Reproduce the records below in their entirety, character for character.

Stored entries:
* begin *

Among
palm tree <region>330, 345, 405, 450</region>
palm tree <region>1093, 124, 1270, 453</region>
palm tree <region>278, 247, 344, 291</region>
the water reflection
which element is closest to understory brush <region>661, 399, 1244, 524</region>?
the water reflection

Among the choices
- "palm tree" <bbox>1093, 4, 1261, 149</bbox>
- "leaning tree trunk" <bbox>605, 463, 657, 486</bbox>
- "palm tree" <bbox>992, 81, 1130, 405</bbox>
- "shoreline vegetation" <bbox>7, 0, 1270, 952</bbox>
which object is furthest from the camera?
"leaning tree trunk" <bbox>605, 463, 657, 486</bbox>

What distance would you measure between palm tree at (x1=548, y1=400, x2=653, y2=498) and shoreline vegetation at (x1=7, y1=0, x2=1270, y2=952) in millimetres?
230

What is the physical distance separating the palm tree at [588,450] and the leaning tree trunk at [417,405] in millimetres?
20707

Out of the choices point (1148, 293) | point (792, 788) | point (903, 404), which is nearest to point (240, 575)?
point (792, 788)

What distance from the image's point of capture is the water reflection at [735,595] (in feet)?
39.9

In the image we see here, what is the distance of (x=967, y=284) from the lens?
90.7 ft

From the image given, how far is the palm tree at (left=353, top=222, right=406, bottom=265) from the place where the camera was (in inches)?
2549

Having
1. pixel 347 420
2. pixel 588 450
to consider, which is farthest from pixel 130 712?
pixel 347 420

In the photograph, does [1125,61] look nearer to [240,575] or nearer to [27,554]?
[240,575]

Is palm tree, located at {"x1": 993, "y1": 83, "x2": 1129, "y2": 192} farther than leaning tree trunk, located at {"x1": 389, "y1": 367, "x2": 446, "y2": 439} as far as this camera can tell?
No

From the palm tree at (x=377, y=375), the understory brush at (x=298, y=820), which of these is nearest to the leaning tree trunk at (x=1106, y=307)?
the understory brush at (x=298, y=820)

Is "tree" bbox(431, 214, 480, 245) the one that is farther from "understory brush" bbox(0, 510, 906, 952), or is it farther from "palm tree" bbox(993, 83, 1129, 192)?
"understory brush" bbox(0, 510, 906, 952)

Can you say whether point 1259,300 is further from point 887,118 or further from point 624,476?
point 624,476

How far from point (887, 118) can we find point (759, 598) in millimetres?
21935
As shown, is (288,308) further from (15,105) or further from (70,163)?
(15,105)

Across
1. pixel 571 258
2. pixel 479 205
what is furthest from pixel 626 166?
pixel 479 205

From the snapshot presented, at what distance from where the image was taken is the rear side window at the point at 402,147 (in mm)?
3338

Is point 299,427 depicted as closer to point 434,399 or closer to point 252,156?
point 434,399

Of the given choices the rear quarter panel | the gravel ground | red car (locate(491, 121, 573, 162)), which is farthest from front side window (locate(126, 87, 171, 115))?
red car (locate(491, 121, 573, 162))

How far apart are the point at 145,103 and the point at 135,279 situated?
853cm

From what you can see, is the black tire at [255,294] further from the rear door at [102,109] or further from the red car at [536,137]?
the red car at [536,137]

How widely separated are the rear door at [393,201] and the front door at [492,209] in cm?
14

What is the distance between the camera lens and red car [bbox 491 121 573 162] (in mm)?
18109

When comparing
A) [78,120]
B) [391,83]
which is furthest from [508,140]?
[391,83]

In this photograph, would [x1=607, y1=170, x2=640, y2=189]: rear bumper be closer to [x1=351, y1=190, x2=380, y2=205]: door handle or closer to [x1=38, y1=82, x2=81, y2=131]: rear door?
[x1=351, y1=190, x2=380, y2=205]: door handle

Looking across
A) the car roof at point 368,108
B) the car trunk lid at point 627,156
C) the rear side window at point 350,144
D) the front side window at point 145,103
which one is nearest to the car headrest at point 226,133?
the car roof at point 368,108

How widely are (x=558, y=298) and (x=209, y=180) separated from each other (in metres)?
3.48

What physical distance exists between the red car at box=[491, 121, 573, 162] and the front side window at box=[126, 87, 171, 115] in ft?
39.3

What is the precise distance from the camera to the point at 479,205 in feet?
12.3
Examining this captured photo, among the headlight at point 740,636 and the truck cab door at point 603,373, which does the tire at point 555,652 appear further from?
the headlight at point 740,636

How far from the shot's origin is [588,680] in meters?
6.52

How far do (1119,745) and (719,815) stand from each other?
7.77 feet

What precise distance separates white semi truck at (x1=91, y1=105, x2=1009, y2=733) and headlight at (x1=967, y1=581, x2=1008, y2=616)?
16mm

* end *

### Written response
Among
palm tree <region>330, 345, 405, 450</region>
palm tree <region>1093, 124, 1270, 453</region>
palm tree <region>278, 247, 344, 291</region>
the water reflection
which element is closest to understory brush <region>661, 399, 1244, 524</region>?
the water reflection

Among the choices
- "palm tree" <bbox>1093, 4, 1261, 149</bbox>
- "leaning tree trunk" <bbox>605, 463, 657, 486</bbox>
- "palm tree" <bbox>992, 81, 1130, 405</bbox>
- "shoreline vegetation" <bbox>7, 0, 1270, 952</bbox>
which object is furthest from the camera?
"leaning tree trunk" <bbox>605, 463, 657, 486</bbox>

What distance would you measure between palm tree at (x1=548, y1=400, x2=653, y2=498) and shoreline vegetation at (x1=7, y1=0, x2=1270, y2=952) in millimetres?
230

What is the physical distance separating the palm tree at [588,450] and the leaning tree trunk at [417,405] in millimetres?
20707

Out of the choices point (1148, 293) | point (792, 788) | point (903, 404), which is nearest to point (240, 575)?
point (792, 788)

What distance from the image's point of capture is the water reflection at [735,595] (in feet)?
39.9

In the image we see here, what is the distance of (x=967, y=284) from the lens?
90.7 ft

From the image given, how far is the palm tree at (left=353, top=222, right=406, bottom=265) from the place where the camera was (in inches)?
2549

Having
1. pixel 347 420
2. pixel 588 450
to consider, which is farthest from pixel 130 712?
pixel 347 420

In the photograph, does [1125,61] look nearer to [240,575] or nearer to [27,554]?
[240,575]

Is palm tree, located at {"x1": 993, "y1": 83, "x2": 1129, "y2": 192} farther than leaning tree trunk, located at {"x1": 389, "y1": 367, "x2": 446, "y2": 439} as far as this camera can tell?
No

From the palm tree at (x=377, y=375), the understory brush at (x=298, y=820), which of these is nearest to the leaning tree trunk at (x=1106, y=307)?
the understory brush at (x=298, y=820)

Is "tree" bbox(431, 214, 480, 245) the one that is farther from "understory brush" bbox(0, 510, 906, 952), or is it farther from "palm tree" bbox(993, 83, 1129, 192)?
"understory brush" bbox(0, 510, 906, 952)

Can you say whether point 1259,300 is further from point 887,118 or further from point 624,476?
point 624,476

How far from point (887, 118) can we find point (759, 598) in millimetres?
21935
As shown, is (288,308) further from (15,105) or further from (70,163)?
(15,105)

Across
1. pixel 571 258
2. pixel 479 205
what is furthest from pixel 626 166?
pixel 479 205

From the snapshot presented, at what distance from where the image was taken is the rear side window at the point at 402,147 (in mm)?
3338

Is point 299,427 depicted as closer to point 434,399 or closer to point 252,156?
point 434,399

Of the given choices the rear quarter panel | the gravel ground | red car (locate(491, 121, 573, 162)), which is farthest from front side window (locate(126, 87, 171, 115))?
red car (locate(491, 121, 573, 162))

How far apart are the point at 145,103 and the point at 135,279 situated?
853cm

From what you can see, is the black tire at [255,294] further from the rear door at [102,109] or further from the red car at [536,137]?
the red car at [536,137]

How widely separated are the rear door at [393,201] and the front door at [492,209] in cm?
14

What is the distance between the camera lens and red car [bbox 491 121 573 162] (in mm)?
18109

When comparing
A) [78,120]
B) [391,83]
which is furthest from [508,140]?
[391,83]

In this photograph, would [x1=607, y1=170, x2=640, y2=189]: rear bumper be closer to [x1=351, y1=190, x2=380, y2=205]: door handle or closer to [x1=38, y1=82, x2=81, y2=131]: rear door?
[x1=351, y1=190, x2=380, y2=205]: door handle

Looking across
A) the car roof at point 368,108
B) the car trunk lid at point 627,156
C) the rear side window at point 350,144
D) the front side window at point 145,103
which one is nearest to the car headrest at point 226,133?
the car roof at point 368,108

How widely are (x=558, y=298) and (x=209, y=180) separated from each other (in metres)?
3.48

What physical distance exists between the red car at box=[491, 121, 573, 162] and the front side window at box=[126, 87, 171, 115] in ft?
39.3

What is the precise distance from the camera to the point at 479,205 in feet?
12.3
Examining this captured photo, among the headlight at point 740,636 and the truck cab door at point 603,373, which does the tire at point 555,652 appear further from?
the headlight at point 740,636

How far from the shot's origin is [588,680] in meters?
6.52

How far do (1119,745) and (719,815) stand from each other?
7.77 feet

What precise distance separates white semi truck at (x1=91, y1=105, x2=1009, y2=733) and headlight at (x1=967, y1=581, x2=1008, y2=616)?
16mm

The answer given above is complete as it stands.